START MATERIAL FOR THIS TASK

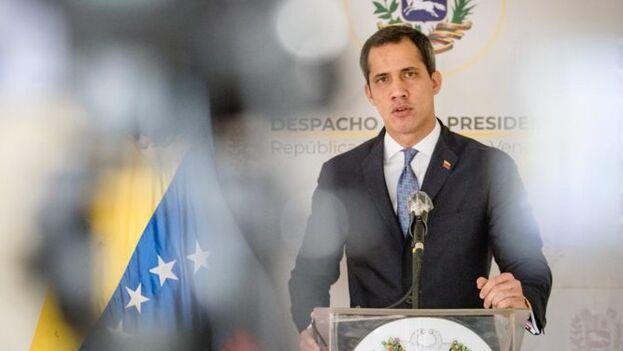 Juan Guaidó compareció en una alocución para valorar el informe de la ONU que acusa de crímenes contra la humanidad al Gobierno chavista. (presidenciave.com)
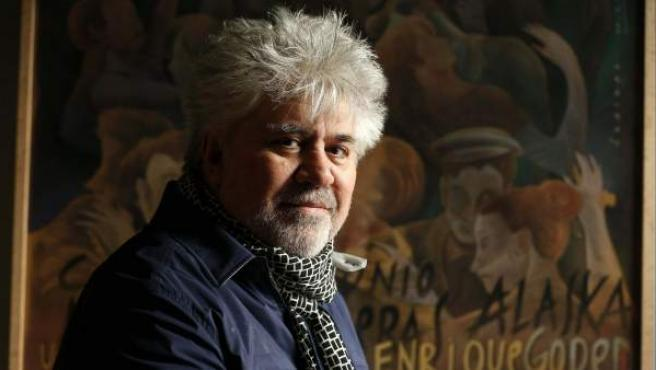 El cineasta manchego Pedro Almodóvar.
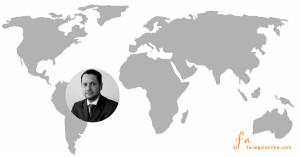 advogado brasil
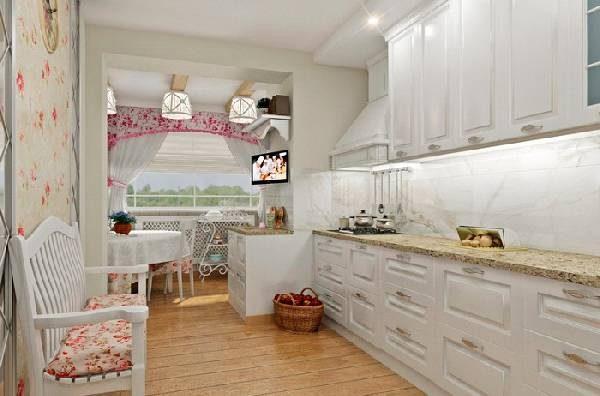Дизайн кухни совмещенной с балконом в стиле прованс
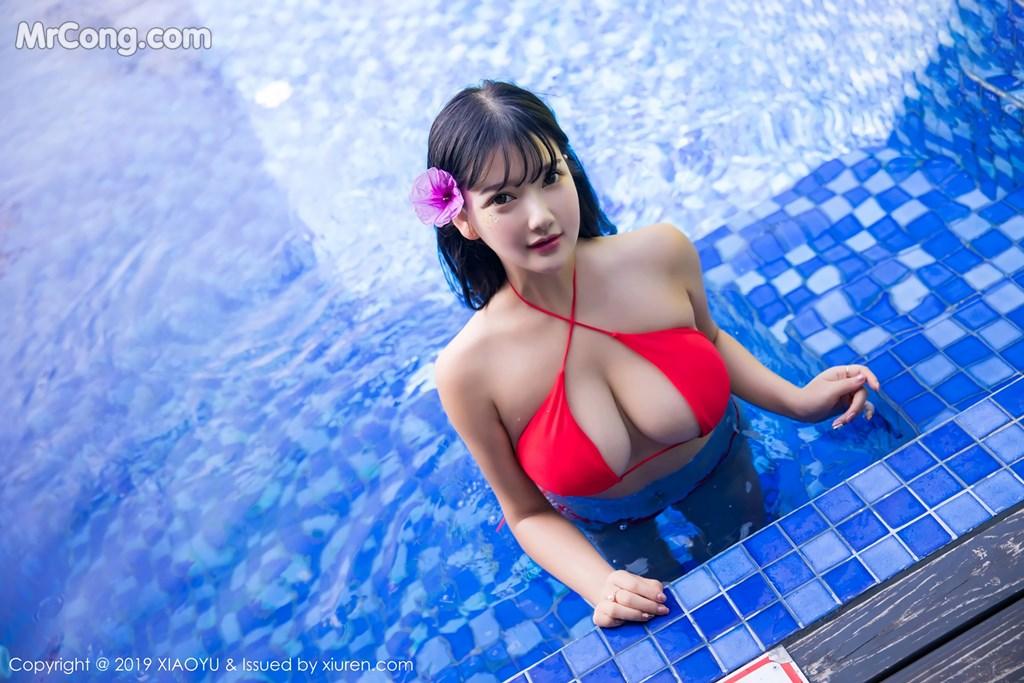 Image XiaoYu-Vol.029-Xiao-You-Nai-MrCong.com-030 in post XiaoYu Vol.029: Người mẫu Xiao You Nai (小尤奈) (53 ảnh)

END MATERIAL FOR THIS TASK

Set down all of the entries exactly. Leave the pictures out.

▶ OUTPUT FOR THIS EXERCISE:
 Juan Guaidó compareció en una alocución para valorar el informe de la ONU que acusa de crímenes contra la humanidad al Gobierno chavista. (presidenciave.com)
 El cineasta manchego Pedro Almodóvar.
 advogado brasil
Дизайн кухни совмещенной с балконом в стиле прованс
 Image XiaoYu-Vol.029-Xiao-You-Nai-MrCong.com-030 in post XiaoYu Vol.029: Người mẫu Xiao You Nai (小尤奈) (53 ảnh)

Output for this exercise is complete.